3，CUDAStream 流的创建和销毁。

默认流：
- 每个设备有一个默认流（Default Stream），通过 getDefaultCUDAStream 函数获取默认流对象。
- 默认流是同步流，操作按顺序执行。

/**
 * Get the default CUDA stream, for the passed CUDA device, or for the
 * current device if no device index is passed.  The default stream is
 * where most computation occurs when you aren't explicitly using
 * streams.
 */
C10_API CUDAStream getDefaultCUDAStream(DeviceIndex device_index = -1);

独立流：
- 通过 getStreamFromPool 从流池中获取，避免频繁创建销毁流的开销。
- 独立流可以并行执行，但需要手动同步。

/**
 * Get a new stream from the CUDA stream pool.  You can think of this
 * as "creating" a new stream, but no such creation actually happens;
 * instead, streams are preallocated from the pool and returned in a
 * round-robin fashion.
 *
 * You can request a stream from the high priority pool by setting
 * isHighPriority to true, or a stream for a specific device by setting device
 * (defaulting to the current CUDA stream.)
 */
C10_API CUDAStream
getStreamFromPool(const bool isHighPriority = false, DeviceIndex device = -1);
// no default priority to disambiguate overloads
C10_API CUDAStream
getStreamFromPool(const int priority, DeviceIndex device = -1);

4，各个函数实现分析。

// 目的：确保当前流的所有 CUDA 操作执行完毕，提供一种同步机制。
void synchronize() const {
    // 确保在调用 CUDA 同步操作前，将当前设备切换为流所属的设备
    DeviceGuard guard{stream_.device()};
    // 调用 c10::cuda::stream_synchronize() 对当前流进行同步，
    // 即阻塞直到流中所有操作执行完毕，确保 CUDA 操作已完成
    c10::cuda::stream_synchronize(stream());
}

2.2 Stream python 类

Stream 和 Event 的 python 类代码实现都在 torch/cuda/streams.py，分别继承自 torch._C._CudaStreamBase 和 torch._C._CudaEventBase。
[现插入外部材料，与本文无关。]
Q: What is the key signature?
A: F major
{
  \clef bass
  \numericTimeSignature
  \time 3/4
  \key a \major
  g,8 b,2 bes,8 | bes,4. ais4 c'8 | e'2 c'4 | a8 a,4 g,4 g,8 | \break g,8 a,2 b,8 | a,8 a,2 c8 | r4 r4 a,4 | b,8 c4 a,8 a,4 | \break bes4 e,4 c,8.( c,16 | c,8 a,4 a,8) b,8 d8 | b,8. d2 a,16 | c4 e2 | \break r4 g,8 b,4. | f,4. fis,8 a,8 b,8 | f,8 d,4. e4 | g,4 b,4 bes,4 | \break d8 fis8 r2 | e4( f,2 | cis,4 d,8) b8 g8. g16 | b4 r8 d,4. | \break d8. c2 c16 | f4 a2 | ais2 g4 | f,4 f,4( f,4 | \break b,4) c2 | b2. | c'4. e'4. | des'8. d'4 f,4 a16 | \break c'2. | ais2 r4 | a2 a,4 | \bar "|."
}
Stream 类包含 wait_event、wait_stream、record_event、 query 和 synchronize 等成员函数。
Event 类主要包含：record、wait、query、elapsed_time 和 synchronize 等成员函数。

三 Event 类

3.1 Event 类

1，什么是 Event

Event 是 stream 相关的一个重要设计，用于在 CUDA Stream 中插入事件，记录 GPU 操作的时间戳或实现流间同步。Event 类的关键方法：

record(stream=None)：在指定流中记录事件。
synchronize()：阻塞 CPU 主机线程，直到直到此事件中当前捕获的所有工作完成。
wait(stream)：让提交到给定 stream 的所有未来工作等待此事件。如果未指定流，则使用 torch.cuda.current_stream()。
elapsed_time(end_event)：计算两个事件的时间差（毫秒）。
query(): 提供了非阻塞式的完成状态检查机制。

2，Event 的生命周期

创建（cudaEventCreate）：调用 cudaEventCreate() 或 cudaEventCreateWithFlags() 创建一个 Event 对象。
记录（cudaEventRecord）：将 Event 推入指定的 stream。如果你使用默认流（即 0 或 cudaStreamDefault），则该 Event 会在所有流上顺序生效（见下文默认流语义）。
查询（cudaEventQuery）：异步查询该 Event 是否已完成。如果为 “未完成”，函数会立即返回 cudaErrorNotReady；只有当该 Event 标记的 stream 中位于它之前的所有操作都执行完毕，query() 才会返回 cudaSuccess。
等待/同步（cudaEventSynchronize）：阻塞当前 CPU 线程，直到该 Event 完成。
销毁（cudaEventDestroy）：释放 Event 资源。

下图是是 c10/core/Event.h 中 Event 类的成员函数总结，各个函数的实现其实是在 c10/core/impl/InlineEvent.h 中。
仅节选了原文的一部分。